なんとなく縁があるという気がして、次の日に栢沼さんに声をかけました。栢沼さんに今の中国で手作りの豆腐屋はまだあるのって聞かれました。調べてみると手作りの豆腐屋がど んどん無くなっていて、機械化になっているということを知りました。
“豆腐はね、中国から日本に来たよ”私にそう教えてくれました。ある文化が機械化の風潮によって、徐々に姿を消していると感じました。映像を撮ることで 栢沼敏子さんにとって想い出が沢山な「尾張屋」さんを、そして自分の母国の文化を守りたいと考えています。

廣田 耕平(ひろた こうへい)プロフィール

日本大学芸術学部映画学科卒業。在学中、脚本・監督した自主映画「さえずり」がFOXムービープレミアム短編映画祭にて優秀賞を受賞。卒業後は、CM・MV・ドラマや映画など数多くの現場で演出部・制作部を経験する。2018 年から映像制作会社に勤務し、ディレクターを担当。2020 年以降は自ら撮影・編集も行うフリーのディレクターとして活動中。映像制作チーム 空心彩 所属。

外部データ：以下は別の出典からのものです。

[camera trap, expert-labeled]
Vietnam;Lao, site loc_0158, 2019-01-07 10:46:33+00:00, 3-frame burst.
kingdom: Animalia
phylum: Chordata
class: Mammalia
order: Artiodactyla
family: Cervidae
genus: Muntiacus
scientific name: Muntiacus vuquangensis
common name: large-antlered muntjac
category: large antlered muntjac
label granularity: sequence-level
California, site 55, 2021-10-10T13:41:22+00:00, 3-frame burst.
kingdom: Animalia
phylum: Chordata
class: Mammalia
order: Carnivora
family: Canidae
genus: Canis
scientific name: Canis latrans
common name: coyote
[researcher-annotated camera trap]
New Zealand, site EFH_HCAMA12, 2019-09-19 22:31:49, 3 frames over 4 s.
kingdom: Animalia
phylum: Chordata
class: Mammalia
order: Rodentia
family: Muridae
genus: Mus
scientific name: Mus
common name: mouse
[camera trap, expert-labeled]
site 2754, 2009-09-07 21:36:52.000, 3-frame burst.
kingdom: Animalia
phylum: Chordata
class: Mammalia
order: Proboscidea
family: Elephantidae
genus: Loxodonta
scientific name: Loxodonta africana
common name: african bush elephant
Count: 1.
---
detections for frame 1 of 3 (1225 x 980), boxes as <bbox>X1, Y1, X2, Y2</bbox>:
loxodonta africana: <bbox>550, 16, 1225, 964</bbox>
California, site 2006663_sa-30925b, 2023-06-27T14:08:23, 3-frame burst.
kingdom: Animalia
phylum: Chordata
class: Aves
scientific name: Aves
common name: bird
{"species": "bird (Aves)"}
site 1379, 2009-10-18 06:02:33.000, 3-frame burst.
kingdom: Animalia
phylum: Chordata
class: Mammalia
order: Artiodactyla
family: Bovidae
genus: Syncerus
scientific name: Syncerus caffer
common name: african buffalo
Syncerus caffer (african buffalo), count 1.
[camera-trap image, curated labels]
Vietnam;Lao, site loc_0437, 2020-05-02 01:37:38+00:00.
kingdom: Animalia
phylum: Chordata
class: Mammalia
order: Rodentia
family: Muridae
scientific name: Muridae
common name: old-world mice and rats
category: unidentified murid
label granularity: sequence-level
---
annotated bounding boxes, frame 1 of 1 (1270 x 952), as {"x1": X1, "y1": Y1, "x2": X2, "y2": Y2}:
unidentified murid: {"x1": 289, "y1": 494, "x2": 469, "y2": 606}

今作の短編映画「ラの♯に恋をして」は国内外20ヶ所の映画祭にて入選入賞。

  • 東京国際映画祭 Amazon Prime テイクワン賞 ファイナリスト
  • クレルモン=フェラン国際短編映画祭 Short Film Market Picks選出
  • ニューヨーク市短編映画祭 最優秀コメディ賞
  • キャンベラ短編映画祭 最優秀監督賞
  • バンクーバーアジアン映画祭 入選
  • フォイル映画祭 入選

映像作品タイトル:
ラの♯に恋をして

人には他人に見られたくない瞬間がある

しかしそんな瞬間にその人をとても愛おしく感じることもある

恋に落ちるというのは、そんな刹那なのかもしれない

-あらすじ-

調律師のアキオは老舗呉服店を営む西室家へ訪れていた。
居間で調律をしていると西室家長女のテルがお茶を出しに現れる。
しかしテルはアキオの前でふいにオナラをしてしまう。
凍りつく空気。恥ずかしさを隠しながらその場を離れるテル。
そしてアキオはなぜか彼女に恋をしてしまう……。